Après pas moins de onze heures de débat, la commission Climat du Parlement wallon a approuvé mardi au milieu de la nuit un projet de décret censé placer la Région sur la voie de la neutralité carbone à l'horizon de 2050.
Porté par le ministre Ecolo Philippe Henry, le nouveau texte, qui actualise le précédent décret wallon "Climat" de 2014, intègre notamment les nouveaux objectifs de réduction des gaz à effet de serre fixés par l'Union européenne pour 2030 et 2050.
La Région wallonne s'est engagée à réduire ses émissions de 55% d'ici 2030, et atteindre la neutralité carbone vingt ans plus tard. Outre cette confirmation, le nouveau décret renforce le comité d'experts sur le climat qui conseille la Région. Celui-ci passera de 7 à 10 membres.
Il ouvre également la voie à un dispositif de participation citoyenne sur le sujet, offre une base légale pour le soutien financier aux communes face au défi climatique, et prévoit une série de mesures d'adaptation face au réchauffement en cours.
Ainsi, une stratégie d'adaptation avec des objectifs sur cinq ans sera définie afin d'identifier les publics et zones vulnérables. Il est aussi prévu de renforcer les capacités de prévision et d'action en cas de phénomènes climatiques extrêmes (inondations, sécheresse,...).
Autre nouveauté: le texte amorce le lancement de la 3e génération des accords de branches en vigueur pour les industries.
Rebaptisés dorénavant 'conventions carbone', ces accords de branches -qui ont permis de réduire les émissions du secteur de 18% depuis 2005 selon le ministre Henry- seront élargis sur une base volontaire aux petites et moyennes entreprises, ainsi qu'au secteur public.
A l'été dernier, le comité wallon d'experts sur le climat avait déploré le contenu du projet de décret, fruit d'un compromis au sein de la majorité wallonne. Selon ce comité, le décret ne permettrait pas à la Wallonie d'atteindre son objectif de neutralité carbone à l'horizon 2050.
Lundi après-midi, à l'entame des débats sur le texte en commission, l'opposition PTB ainsi que les Engagés ont demandé avec insistance à ce que ces experts puissent être auditionnés, mais les députés de la majorité PS-MR-Ecolo ont repoussé la requête.
Le décret a finalement été approuvé mardi aux petites heures majorité contre opposition.
Chez les Engagés, Jean-Luc Crucke a voté contre. L'ancien ministre wallon a dénoncé un "rendez-vous raté" et une "marche arrière du gouvernement" par rapport aux engagements climatiques pris dans l'accord de majorité.

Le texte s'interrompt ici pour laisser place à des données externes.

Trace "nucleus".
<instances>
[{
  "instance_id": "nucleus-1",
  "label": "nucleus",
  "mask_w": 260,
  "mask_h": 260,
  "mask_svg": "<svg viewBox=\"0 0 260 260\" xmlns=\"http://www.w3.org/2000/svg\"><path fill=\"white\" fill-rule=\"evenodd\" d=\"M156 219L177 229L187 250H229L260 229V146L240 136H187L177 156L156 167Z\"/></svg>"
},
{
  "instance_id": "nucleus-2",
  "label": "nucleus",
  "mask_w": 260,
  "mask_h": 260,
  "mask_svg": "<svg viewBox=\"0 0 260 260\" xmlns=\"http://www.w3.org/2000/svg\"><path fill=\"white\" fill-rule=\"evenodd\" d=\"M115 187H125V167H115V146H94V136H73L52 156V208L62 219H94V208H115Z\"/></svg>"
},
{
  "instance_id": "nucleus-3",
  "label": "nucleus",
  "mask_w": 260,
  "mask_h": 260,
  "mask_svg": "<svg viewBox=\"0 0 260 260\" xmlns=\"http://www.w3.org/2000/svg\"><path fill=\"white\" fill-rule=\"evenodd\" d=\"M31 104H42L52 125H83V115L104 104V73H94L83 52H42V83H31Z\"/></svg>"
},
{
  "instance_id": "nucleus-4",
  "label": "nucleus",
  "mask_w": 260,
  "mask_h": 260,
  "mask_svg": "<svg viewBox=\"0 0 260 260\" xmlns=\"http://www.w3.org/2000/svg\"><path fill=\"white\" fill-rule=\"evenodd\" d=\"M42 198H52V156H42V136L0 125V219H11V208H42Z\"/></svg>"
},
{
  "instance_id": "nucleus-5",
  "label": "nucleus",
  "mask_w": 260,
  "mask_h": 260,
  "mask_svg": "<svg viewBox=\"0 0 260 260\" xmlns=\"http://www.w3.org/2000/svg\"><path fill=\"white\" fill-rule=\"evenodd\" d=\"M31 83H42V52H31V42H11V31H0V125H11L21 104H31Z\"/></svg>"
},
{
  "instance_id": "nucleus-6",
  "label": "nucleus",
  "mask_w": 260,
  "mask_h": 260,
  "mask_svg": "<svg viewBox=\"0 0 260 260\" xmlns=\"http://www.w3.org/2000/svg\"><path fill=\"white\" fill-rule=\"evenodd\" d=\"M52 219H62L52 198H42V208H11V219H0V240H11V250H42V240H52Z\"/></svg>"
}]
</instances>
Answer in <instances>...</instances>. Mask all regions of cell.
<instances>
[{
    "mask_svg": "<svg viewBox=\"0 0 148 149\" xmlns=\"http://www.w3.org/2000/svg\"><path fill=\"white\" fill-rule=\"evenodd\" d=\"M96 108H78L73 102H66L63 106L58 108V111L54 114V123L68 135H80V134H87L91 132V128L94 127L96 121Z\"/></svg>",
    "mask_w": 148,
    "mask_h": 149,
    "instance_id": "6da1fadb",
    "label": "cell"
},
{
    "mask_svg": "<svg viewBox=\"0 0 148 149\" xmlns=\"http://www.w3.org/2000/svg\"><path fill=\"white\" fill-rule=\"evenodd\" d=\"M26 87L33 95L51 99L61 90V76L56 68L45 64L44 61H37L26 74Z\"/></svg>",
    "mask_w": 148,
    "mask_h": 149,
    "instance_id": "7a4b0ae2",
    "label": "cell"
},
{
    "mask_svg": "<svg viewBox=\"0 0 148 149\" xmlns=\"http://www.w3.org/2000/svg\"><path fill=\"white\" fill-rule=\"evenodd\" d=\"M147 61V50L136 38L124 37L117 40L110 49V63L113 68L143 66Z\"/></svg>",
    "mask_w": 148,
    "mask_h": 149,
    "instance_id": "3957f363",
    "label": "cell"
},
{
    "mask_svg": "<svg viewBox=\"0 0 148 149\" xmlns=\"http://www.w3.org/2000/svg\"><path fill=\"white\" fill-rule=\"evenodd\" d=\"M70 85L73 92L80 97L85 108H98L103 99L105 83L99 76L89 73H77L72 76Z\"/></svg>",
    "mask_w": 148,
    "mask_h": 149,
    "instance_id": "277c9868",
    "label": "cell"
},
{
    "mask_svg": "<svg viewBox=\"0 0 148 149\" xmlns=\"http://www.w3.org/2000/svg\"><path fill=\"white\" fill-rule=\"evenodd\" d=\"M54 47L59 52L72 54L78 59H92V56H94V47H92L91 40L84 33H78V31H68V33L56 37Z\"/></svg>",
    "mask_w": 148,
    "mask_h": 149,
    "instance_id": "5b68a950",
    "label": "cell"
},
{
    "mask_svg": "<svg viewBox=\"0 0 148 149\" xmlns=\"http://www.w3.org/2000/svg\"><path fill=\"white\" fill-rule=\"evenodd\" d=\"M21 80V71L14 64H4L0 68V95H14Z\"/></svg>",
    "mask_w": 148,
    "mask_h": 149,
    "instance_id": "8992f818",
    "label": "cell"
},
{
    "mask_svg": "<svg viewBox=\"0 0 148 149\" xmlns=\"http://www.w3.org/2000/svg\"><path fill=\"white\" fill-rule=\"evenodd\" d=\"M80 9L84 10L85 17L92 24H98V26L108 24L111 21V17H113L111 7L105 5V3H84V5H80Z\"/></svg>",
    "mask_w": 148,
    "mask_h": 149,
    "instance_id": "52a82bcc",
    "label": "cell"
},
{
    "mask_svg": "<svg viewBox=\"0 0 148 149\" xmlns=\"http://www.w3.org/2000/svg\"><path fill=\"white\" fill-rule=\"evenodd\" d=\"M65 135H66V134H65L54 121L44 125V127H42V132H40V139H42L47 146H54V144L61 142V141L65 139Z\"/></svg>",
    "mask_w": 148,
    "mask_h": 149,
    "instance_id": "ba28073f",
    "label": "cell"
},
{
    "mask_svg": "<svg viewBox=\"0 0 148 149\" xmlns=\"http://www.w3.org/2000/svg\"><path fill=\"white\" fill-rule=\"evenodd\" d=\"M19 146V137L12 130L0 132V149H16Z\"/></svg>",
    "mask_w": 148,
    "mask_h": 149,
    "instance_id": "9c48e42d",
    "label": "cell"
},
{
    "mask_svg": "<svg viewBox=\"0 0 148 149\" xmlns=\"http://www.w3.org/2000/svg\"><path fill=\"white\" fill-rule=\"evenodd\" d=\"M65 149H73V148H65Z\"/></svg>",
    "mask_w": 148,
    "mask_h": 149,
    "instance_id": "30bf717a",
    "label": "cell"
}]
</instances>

"Face à l'urgence climatique, je ne comprends pas qu'on vienne avec un texte comme celui-là et qu'on continue à nous dire qu'il est merveilleux", a grincé le député, pointant notamment la disparition d'objectifs sectoriels.
Pour sa défense, le ministre Henry a indiqué qu'il était logique que le nouveau décret ne contienne pas de mesures concrètes de réduction, celles-ci ayant été intégrées dans le nouveau Plan Air Climat Energie (PACE) adopté récemment par l'exécutif wallon, a-t-il expliqué.
Du côté du PTB, le député Laszlo Schonbrodt s'est abstenu, en pointant un décret "pas à la hauteur de l'urgence climatique".
"En fait, vous continuez les vieilles recettes de la politique climatique. Mais est-ce ça l'apport d'un ministre écologiste au gouvernement wallon?", a-t-il attaqué.
L'élu marxiste a notamment critiqué le mécanisme des accords de branche qui, selon lui, a permis aux entreprises participantes de profiter d'un soutien financier public sans réellement réduire leurs émissions.
Outre ce décret neutralité carbone, les députés ont approuvé lundi la clé de répartition convenue entre les entités du pays pour le partage des montants versés dans le fonds Kyoto, mais pour les seules années 2021 et 2022. Pour les années suivantes, les discussions sont toujours en cours.
Les deux textes devraient définitivement être approuvés le mois prochain en séance plénière du Parlement de Wallonie.